_DOCUMENT EXTRACT_:
——————————

At the age of nearly thirty, Marian Taylor comes to (fictitious) Scarren on Ireland’s west coast to make a fresh start as a governess not expecting to work for a woman who will remind her of The Unicorn from ancient legend. When she arrives at Gaze Castle, an old and forbidden-looking limestone building at the back of beyond, Marian senses at once that there is something odd about the place and its inhabitants. Moreover, everybody seems reluctant to tell her more than necessary. Not even meeting the lady of the house called Hannah in the evening dispels her awkward feeling.
“Marian had, without reflection, expected an elderly woman. But the person who confronted her was young, perhaps scarcely older than herself, and while not exactly beautiful was yet strikingly lovely. She had a tangle of reddish gold hair and eyes of almost the same colour and a wide pale freckled face. She wore no make-up. She was dressed in a flowing robe of embroidered yellow silk which might have been either an evening dress or a dressing-gown.”

——————————

_RAW DATA_:
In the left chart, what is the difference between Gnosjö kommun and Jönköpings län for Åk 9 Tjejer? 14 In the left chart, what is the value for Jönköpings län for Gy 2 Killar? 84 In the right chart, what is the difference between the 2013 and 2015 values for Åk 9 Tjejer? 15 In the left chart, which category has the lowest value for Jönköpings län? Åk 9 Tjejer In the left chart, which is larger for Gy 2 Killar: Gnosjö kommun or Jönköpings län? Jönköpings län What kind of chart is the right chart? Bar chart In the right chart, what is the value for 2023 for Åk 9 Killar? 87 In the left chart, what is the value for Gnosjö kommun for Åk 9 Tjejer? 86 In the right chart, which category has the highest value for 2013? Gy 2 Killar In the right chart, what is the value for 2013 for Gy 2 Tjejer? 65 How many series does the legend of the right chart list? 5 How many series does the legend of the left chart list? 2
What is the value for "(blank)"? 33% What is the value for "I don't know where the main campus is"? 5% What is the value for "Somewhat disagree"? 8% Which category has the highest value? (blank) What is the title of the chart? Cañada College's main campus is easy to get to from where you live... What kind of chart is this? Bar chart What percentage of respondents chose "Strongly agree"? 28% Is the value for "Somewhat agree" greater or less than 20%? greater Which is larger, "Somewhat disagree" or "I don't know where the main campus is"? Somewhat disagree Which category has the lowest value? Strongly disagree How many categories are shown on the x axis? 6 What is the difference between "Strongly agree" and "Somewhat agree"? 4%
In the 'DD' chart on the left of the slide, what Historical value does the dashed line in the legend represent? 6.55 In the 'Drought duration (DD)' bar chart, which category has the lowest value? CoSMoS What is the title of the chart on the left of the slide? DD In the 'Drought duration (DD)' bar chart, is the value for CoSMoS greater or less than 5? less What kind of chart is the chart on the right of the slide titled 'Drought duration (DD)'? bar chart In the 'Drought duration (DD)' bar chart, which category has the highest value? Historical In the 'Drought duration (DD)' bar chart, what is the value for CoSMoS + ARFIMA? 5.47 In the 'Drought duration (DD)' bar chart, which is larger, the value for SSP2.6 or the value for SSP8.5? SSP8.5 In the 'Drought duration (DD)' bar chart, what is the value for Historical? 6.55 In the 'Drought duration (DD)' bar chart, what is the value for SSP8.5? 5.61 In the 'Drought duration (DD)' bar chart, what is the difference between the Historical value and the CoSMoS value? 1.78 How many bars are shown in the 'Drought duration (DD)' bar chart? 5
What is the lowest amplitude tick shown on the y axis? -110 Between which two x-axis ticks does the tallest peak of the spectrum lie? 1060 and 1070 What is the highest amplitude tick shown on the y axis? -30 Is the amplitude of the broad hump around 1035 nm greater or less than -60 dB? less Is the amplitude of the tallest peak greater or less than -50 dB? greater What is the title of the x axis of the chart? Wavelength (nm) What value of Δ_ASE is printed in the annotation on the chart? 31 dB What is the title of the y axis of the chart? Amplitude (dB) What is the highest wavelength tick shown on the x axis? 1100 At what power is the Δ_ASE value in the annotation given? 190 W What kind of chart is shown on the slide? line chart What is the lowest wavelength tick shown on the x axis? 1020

——————————

_JOB_: In the Gaze Castle text, please list every detail given about the hair, eyes, face and clothing of the woman Marian meets in the quoted passage.

_RESPONSE_:
- A tangle of reddish gold hair
- Eyes of almost the same color as her hair
- A wide, pale, freckled face
- No make-up
- A flowing robe of embroidered yellow silk that might have been either an evening dress or a dressing-gown